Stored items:
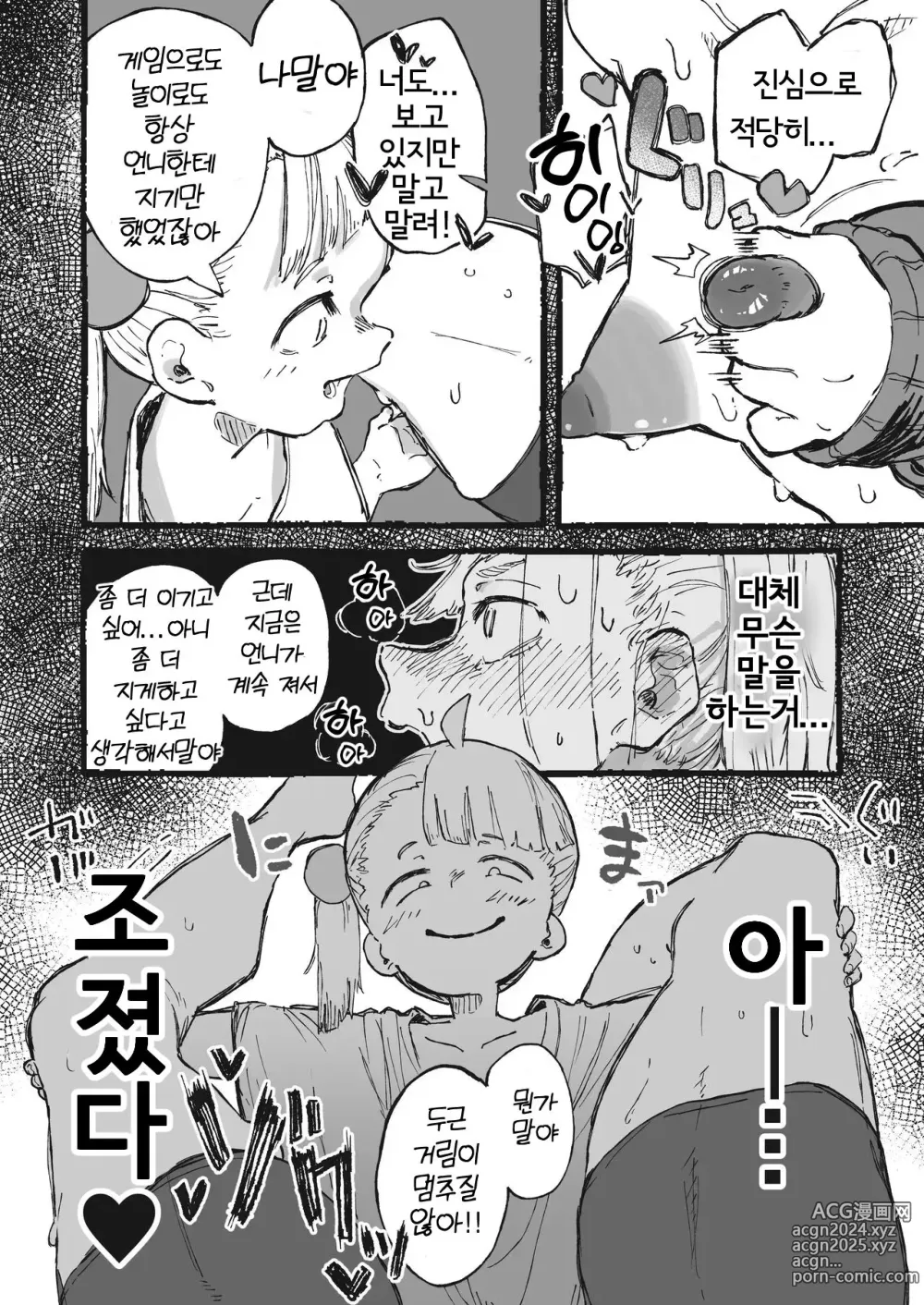 Page 10 of doujinshi 다리의 굵기에는 자신이 있었던 언니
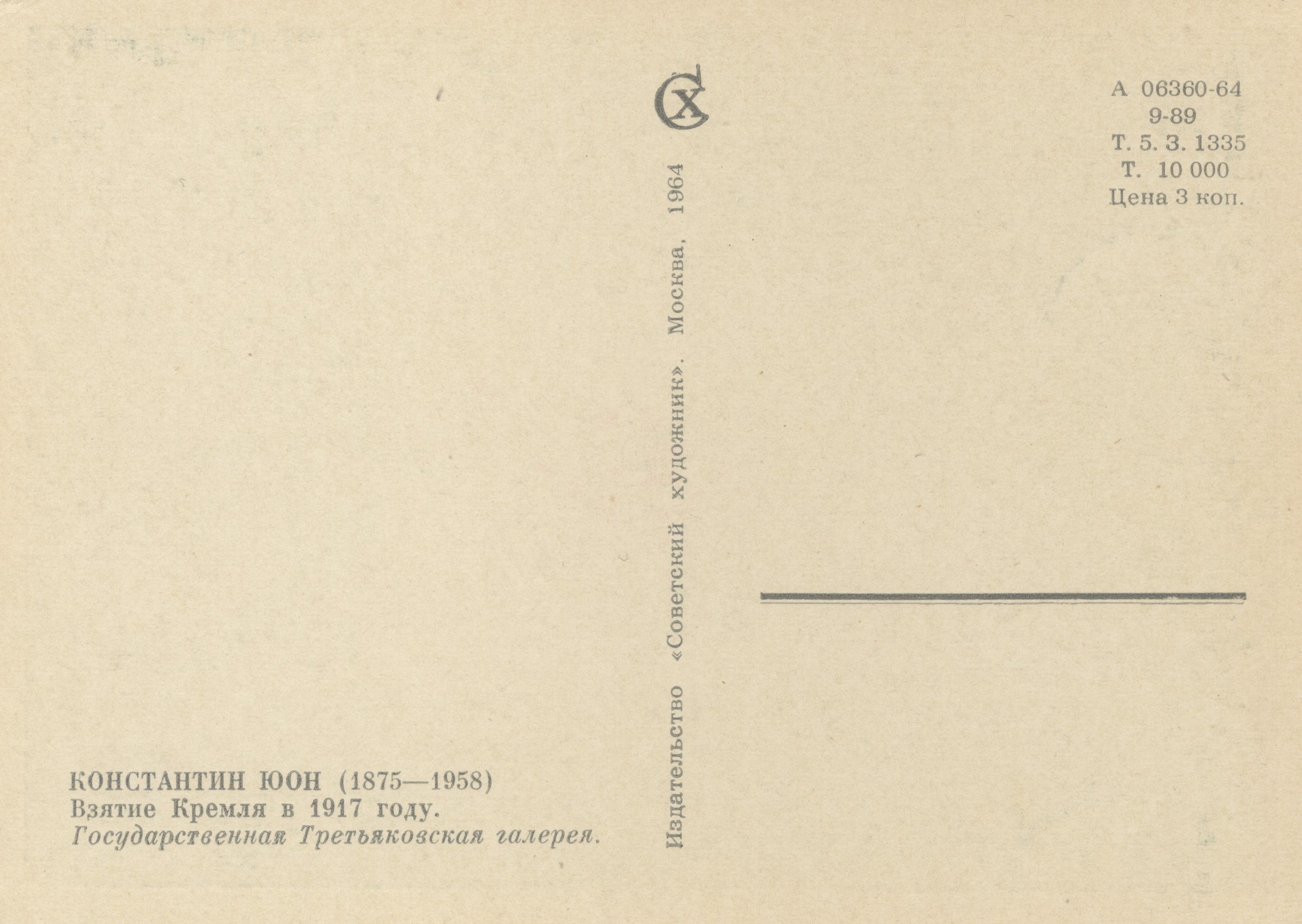 Без имени-44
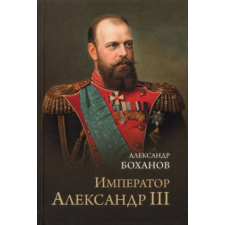  Император Александр III – Александр Боханов idegen nyelvű könyv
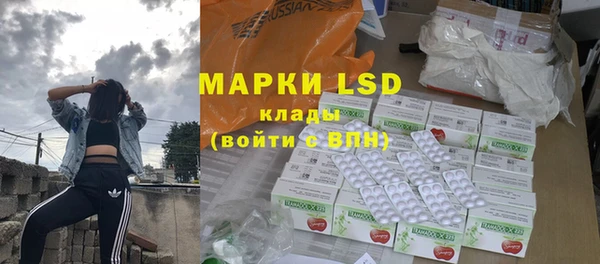 каннабис Балахна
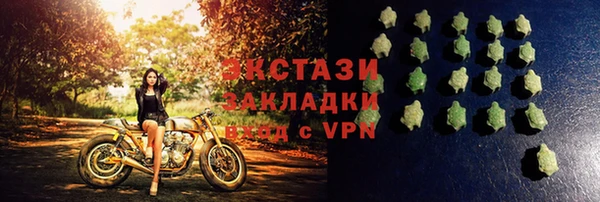 дживик Новокубанск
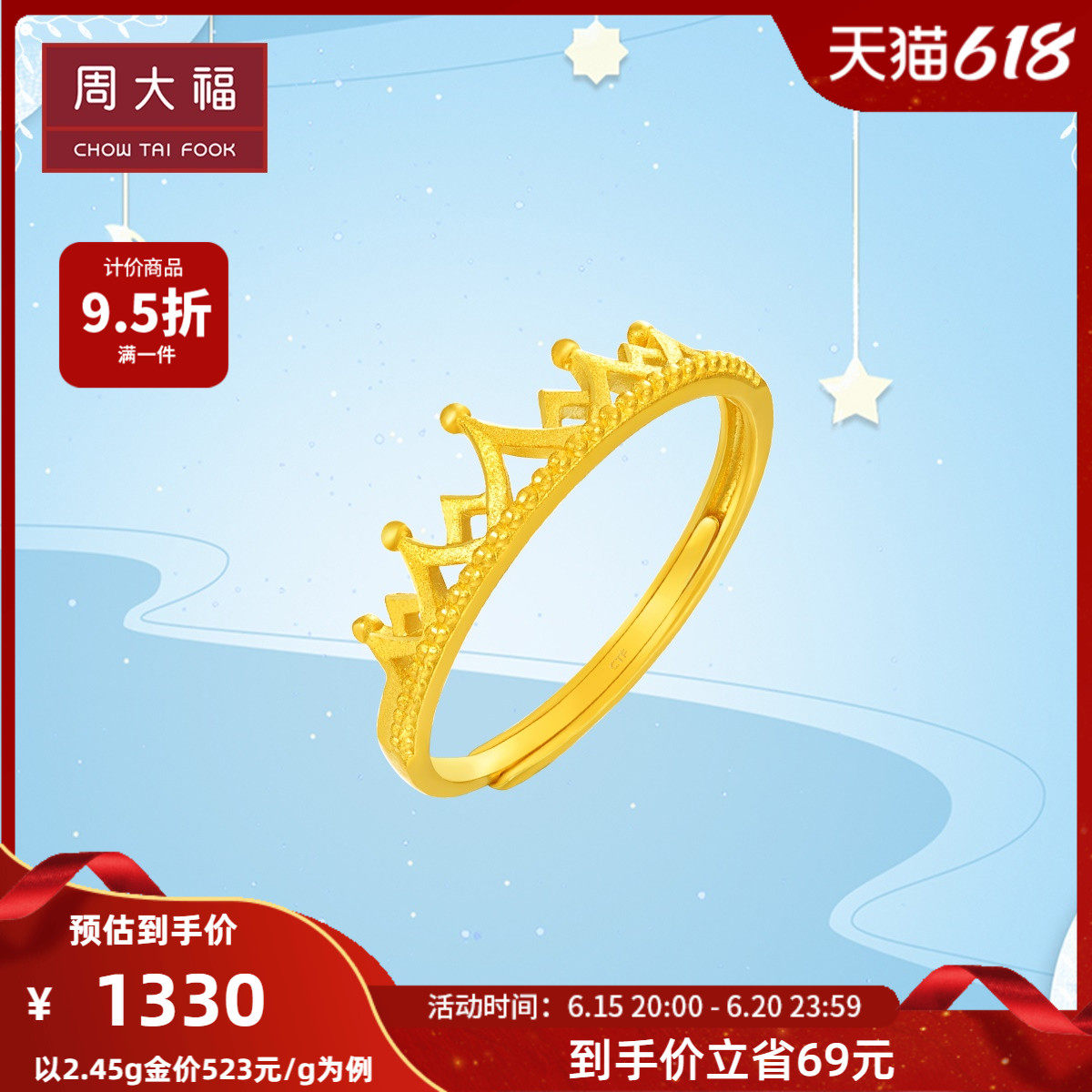 Zhou Grand Foo Hollowed-out Princess Crown Foot Gold Gold Ring Denominated Birthday Gift F217319 Gift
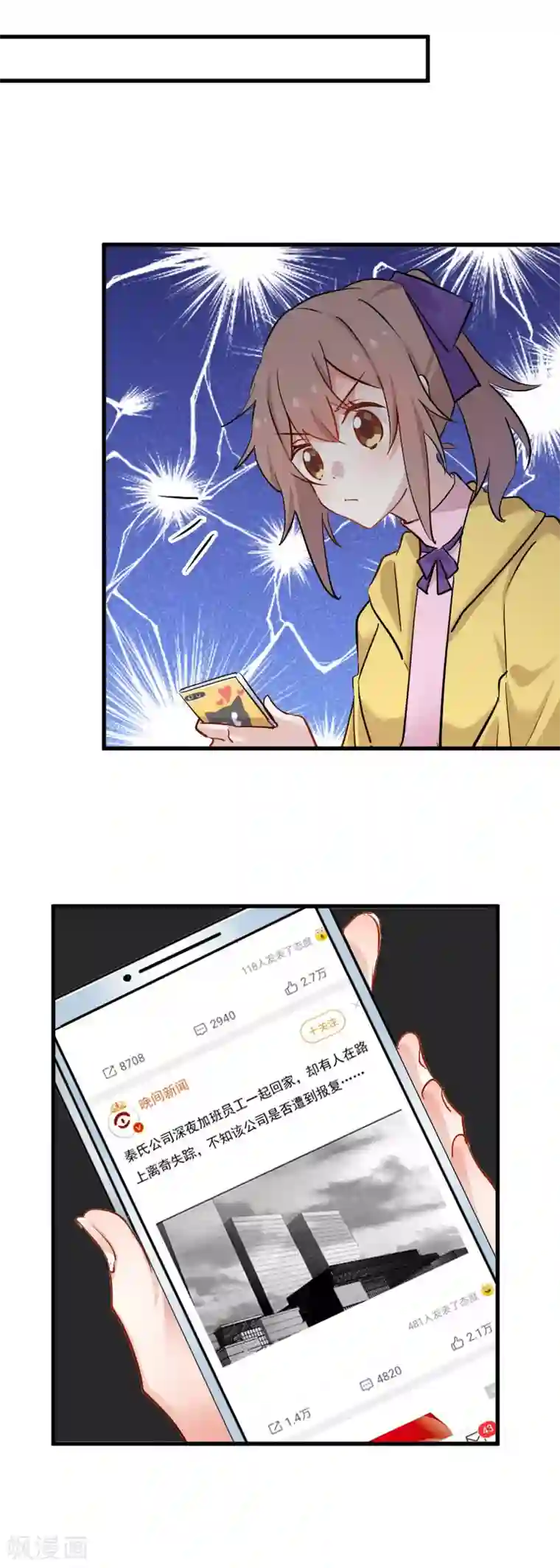 救命！我的男票是妖怪第142话 员工失踪事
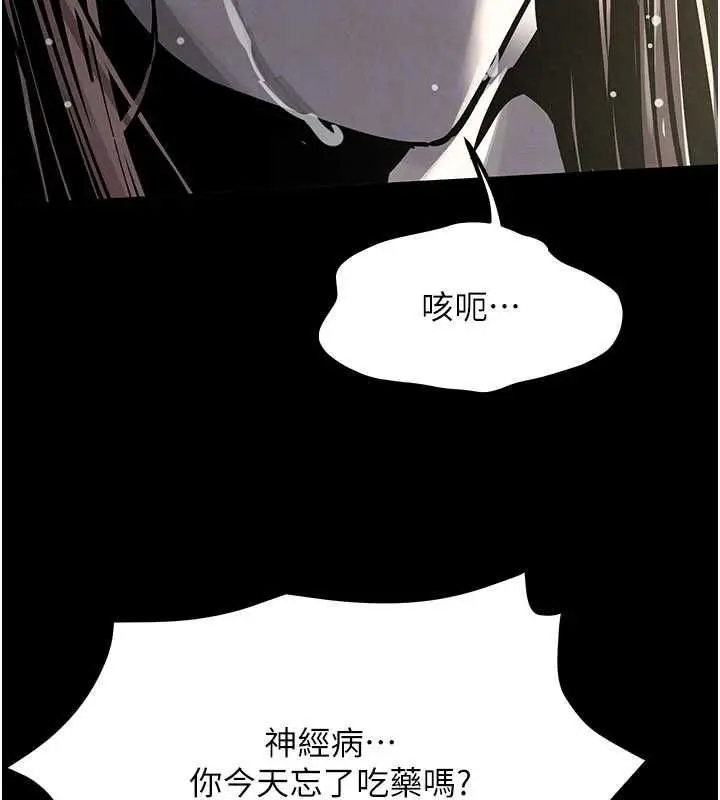 漫画《欲海交锋》第100话第71张图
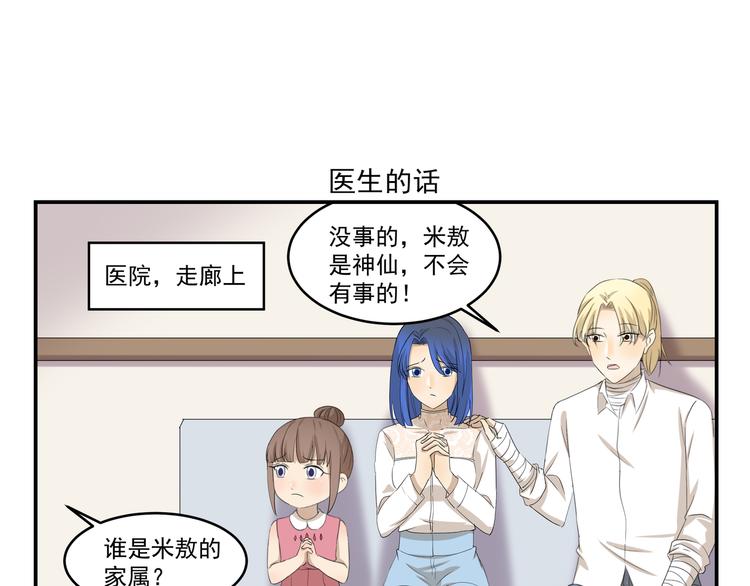 第433话  一场大病-第433话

PROBLEM DETAILS>
Rewrite the entries above with every "第433话" renamed to "第434话" and nothing else changed. Give only the text lines and leave the pictures out.

REPLY>
 Page 10 of doujinshi 다리의 굵기에는 자신이 있었던 언니
 Без имени-44
  Император Александр III – Александр Боханов idegen nyelvű könyv
 каннабис Балахна
 дживик Новокубанск
 Zhou Grand Foo Hollowed-out Princess Crown Foot Gold Gold Ring Denominated Birthday Gift F217319 Gift
 救命！我的男票是妖怪第142话 员工失踪事
 漫画《欲海交锋》第100话第71张图
 第434话  一场大病-第434话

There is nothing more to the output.